(Saved entries)
• • •
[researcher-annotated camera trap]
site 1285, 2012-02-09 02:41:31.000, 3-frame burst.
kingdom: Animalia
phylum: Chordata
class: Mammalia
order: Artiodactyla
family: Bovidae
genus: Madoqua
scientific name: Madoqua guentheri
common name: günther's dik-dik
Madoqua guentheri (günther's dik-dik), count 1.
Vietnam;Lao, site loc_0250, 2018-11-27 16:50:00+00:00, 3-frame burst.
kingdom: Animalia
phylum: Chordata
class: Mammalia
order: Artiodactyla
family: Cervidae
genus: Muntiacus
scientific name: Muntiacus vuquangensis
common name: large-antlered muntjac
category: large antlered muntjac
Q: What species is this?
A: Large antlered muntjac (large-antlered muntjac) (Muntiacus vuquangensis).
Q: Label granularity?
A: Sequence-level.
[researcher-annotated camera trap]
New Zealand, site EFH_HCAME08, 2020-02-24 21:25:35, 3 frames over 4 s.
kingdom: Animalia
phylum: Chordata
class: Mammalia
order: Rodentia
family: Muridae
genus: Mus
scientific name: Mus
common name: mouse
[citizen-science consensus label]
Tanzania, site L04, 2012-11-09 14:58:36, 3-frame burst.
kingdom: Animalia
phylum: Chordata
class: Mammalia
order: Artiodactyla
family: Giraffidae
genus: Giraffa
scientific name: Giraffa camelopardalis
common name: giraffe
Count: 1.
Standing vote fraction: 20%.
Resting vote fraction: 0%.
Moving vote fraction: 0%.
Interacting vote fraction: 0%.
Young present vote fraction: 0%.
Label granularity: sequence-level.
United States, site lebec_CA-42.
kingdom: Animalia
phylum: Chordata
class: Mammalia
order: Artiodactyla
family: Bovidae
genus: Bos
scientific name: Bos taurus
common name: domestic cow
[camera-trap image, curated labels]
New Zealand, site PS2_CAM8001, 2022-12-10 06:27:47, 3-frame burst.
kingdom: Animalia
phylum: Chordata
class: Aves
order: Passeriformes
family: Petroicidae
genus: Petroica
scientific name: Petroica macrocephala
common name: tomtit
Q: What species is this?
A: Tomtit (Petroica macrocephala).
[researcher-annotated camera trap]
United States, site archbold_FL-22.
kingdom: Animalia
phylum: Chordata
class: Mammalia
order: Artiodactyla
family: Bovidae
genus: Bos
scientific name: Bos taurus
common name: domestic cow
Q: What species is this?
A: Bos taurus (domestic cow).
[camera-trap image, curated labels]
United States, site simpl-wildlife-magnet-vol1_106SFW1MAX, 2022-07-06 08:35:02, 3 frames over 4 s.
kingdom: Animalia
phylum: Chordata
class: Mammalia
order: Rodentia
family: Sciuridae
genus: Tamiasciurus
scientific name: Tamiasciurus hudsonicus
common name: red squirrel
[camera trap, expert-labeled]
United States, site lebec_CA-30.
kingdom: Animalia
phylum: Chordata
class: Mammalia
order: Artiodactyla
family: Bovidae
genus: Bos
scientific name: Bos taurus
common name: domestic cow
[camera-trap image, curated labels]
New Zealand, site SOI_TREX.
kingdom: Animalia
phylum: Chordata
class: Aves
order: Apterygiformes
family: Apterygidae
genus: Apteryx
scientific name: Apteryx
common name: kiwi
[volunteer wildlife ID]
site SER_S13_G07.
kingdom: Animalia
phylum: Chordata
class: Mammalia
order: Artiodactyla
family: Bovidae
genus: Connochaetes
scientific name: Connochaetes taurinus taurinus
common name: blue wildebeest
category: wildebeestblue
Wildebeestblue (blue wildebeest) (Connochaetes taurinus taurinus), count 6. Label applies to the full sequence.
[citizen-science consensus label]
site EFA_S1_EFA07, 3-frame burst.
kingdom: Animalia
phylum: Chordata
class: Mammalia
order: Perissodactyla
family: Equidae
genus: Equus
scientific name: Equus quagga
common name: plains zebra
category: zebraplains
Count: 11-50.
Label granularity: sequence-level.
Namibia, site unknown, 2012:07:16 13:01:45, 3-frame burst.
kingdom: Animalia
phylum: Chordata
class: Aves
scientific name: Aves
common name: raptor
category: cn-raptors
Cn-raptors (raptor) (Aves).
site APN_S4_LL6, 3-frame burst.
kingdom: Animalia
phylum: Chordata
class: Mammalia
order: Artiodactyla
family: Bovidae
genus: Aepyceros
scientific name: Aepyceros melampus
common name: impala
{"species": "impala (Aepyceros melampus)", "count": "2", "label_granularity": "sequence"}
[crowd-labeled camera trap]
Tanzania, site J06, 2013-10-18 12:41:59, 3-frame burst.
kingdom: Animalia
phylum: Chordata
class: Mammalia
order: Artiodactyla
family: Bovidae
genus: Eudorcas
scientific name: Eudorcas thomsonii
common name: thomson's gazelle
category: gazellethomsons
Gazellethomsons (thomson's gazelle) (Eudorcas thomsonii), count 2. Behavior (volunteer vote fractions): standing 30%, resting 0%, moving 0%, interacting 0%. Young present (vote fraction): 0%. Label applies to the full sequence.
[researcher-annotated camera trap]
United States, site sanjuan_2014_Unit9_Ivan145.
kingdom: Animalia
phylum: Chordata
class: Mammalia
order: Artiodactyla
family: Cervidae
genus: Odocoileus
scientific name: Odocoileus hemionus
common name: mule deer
• • •
▶ **WHAT NEEDS TO BE DONE**: Your reply should repeat the entries above in full, with every character intact.

▶ **TASK ANSWER**:
[researcher-annotated camera trap]
site 1285, 2012-02-09 02:41:31.000, 3-frame burst.
kingdom: Animalia
phylum: Chordata
class: Mammalia
order: Artiodactyla
family: Bovidae
genus: Madoqua
scientific name: Madoqua guentheri
common name: günther's dik-dik
Madoqua guentheri (günther's dik-dik), count 1.
Vietnam;Lao, site loc_0250, 2018-11-27 16:50:00+00:00, 3-frame burst.
kingdom: Animalia
phylum: Chordata
class: Mammalia
order: Artiodactyla
family: Cervidae
genus: Muntiacus
scientific name: Muntiacus vuquangensis
common name: large-antlered muntjac
category: large antlered muntjac
Q: What species is this?
A: Large antlered muntjac (large-antlered muntjac) (Muntiacus vuquangensis).
Q: Label granularity?
A: Sequence-level.
[researcher-annotated camera trap]
New Zealand, site EFH_HCAME08, 2020-02-24 21:25:35, 3 frames over 4 s.
kingdom: Animalia
phylum: Chordata
class: Mammalia
order: Rodentia
family: Muridae
genus: Mus
scientific name: Mus
common name: mouse
[citizen-science consensus label]
Tanzania, site L04, 2012-11-09 14:58:36, 3-frame burst.
kingdom: Animalia
phylum: Chordata
class: Mammalia
order: Artiodactyla
family: Giraffidae
genus: Giraffa
scientific name: Giraffa camelopardalis
common name: giraffe
Count: 1.
Standing vote fraction: 20%.
Resting vote fraction: 0%.
Moving vote fraction: 0%.
Interacting vote fraction: 0%.
Young present vote fraction: 0%.
Label granularity: sequence-level.
United States, site lebec_CA-42.
kingdom: Animalia
phylum: Chordata
class: Mammalia
order: Artiodactyla
family: Bovidae
genus: Bos
scientific name: Bos taurus
common name: domestic cow
[camera-trap image, curated labels]
New Zealand, site PS2_CAM8001, 2022-12-10 06:27:47, 3-frame burst.
kingdom: Animalia
phylum: Chordata
class: Aves
order: Passeriformes
family: Petroicidae
genus: Petroica
scientific name: Petroica macrocephala
common name: tomtit
Q: What species is this?
A: Tomtit (Petroica macrocephala).
[researcher-annotated camera trap]
United States, site archbold_FL-22.
kingdom: Animalia
phylum: Chordata
class: Mammalia
order: Artiodactyla
family: Bovidae
genus: Bos
scientific name: Bos taurus
common name: domestic cow
Q: What species is this?
A: Bos taurus (domestic cow).
[camera-trap image, curated labels]
United States, site simpl-wildlife-magnet-vol1_106SFW1MAX, 2022-07-06 08:35:02, 3 frames over 4 s.
kingdom: Animalia
phylum: Chordata
class: Mammalia
order: Rodentia
family: Sciuridae
genus: Tamiasciurus
scientific name: Tamiasciurus hudsonicus
common name: red squirrel
[camera trap, expert-labeled]
United States, site lebec_CA-30.
kingdom: Animalia
phylum: Chordata
class: Mammalia
order: Artiodactyla
family: Bovidae
genus: Bos
scientific name: Bos taurus
common name: domestic cow
[camera-trap image, curated labels]
New Zealand, site SOI_TREX.
kingdom: Animalia
phylum: Chordata
class: Aves
order: Apterygiformes
family: Apterygidae
genus: Apteryx
scientific name: Apteryx
common name: kiwi
[volunteer wildlife ID]
site SER_S13_G07.
kingdom: Animalia
phylum: Chordata
class: Mammalia
order: Artiodactyla
family: Bovidae
genus: Connochaetes
scientific name: Connochaetes taurinus taurinus
common name: blue wildebeest
category: wildebeestblue
Wildebeestblue (blue wildebeest) (Connochaetes taurinus taurinus), count 6. Label applies to the full sequence.
[citizen-science consensus label]
site EFA_S1_EFA07, 3-frame burst.
kingdom: Animalia
phylum: Chordata
class: Mammalia
order: Perissodactyla
family: Equidae
genus: Equus
scientific name: Equus quagga
common name: plains zebra
category: zebraplains
Count: 11-50.
Label granularity: sequence-level.
Namibia, site unknown, 2012:07:16 13:01:45, 3-frame burst.
kingdom: Animalia
phylum: Chordata
class: Aves
scientific name: Aves
common name: raptor
category: cn-raptors
Cn-raptors (raptor) (Aves).
site APN_S4_LL6, 3-frame burst.
kingdom: Animalia
phylum: Chordata
class: Mammalia
order: Artiodactyla
family: Bovidae
genus: Aepyceros
scientific name: Aepyceros melampus
common name: impala
{"species": "impala (Aepyceros melampus)", "count": "2", "label_granularity": "sequence"}
[crowd-labeled camera trap]
Tanzania, site J06, 2013-10-18 12:41:59, 3-frame burst.
kingdom: Animalia
phylum: Chordata
class: Mammalia
order: Artiodactyla
family: Bovidae
genus: Eudorcas
scientific name: Eudorcas thomsonii
common name: thomson's gazelle
category: gazellethomsons
Gazellethomsons (thomson's gazelle) (Eudorcas thomsonii), count 2. Behavior (volunteer vote fractions): standing 30%, resting 0%, moving 0%, interacting 0%. Young present (vote fraction): 0%. Label applies to the full sequence.
[researcher-annotated camera trap]
United States, site sanjuan_2014_Unit9_Ivan145.
kingdom: Animalia
phylum: Chordata
class: Mammalia
order: Artiodactyla
family: Cervidae
genus: Odocoileus
scientific name: Odocoileus hemionus
common name: mule deer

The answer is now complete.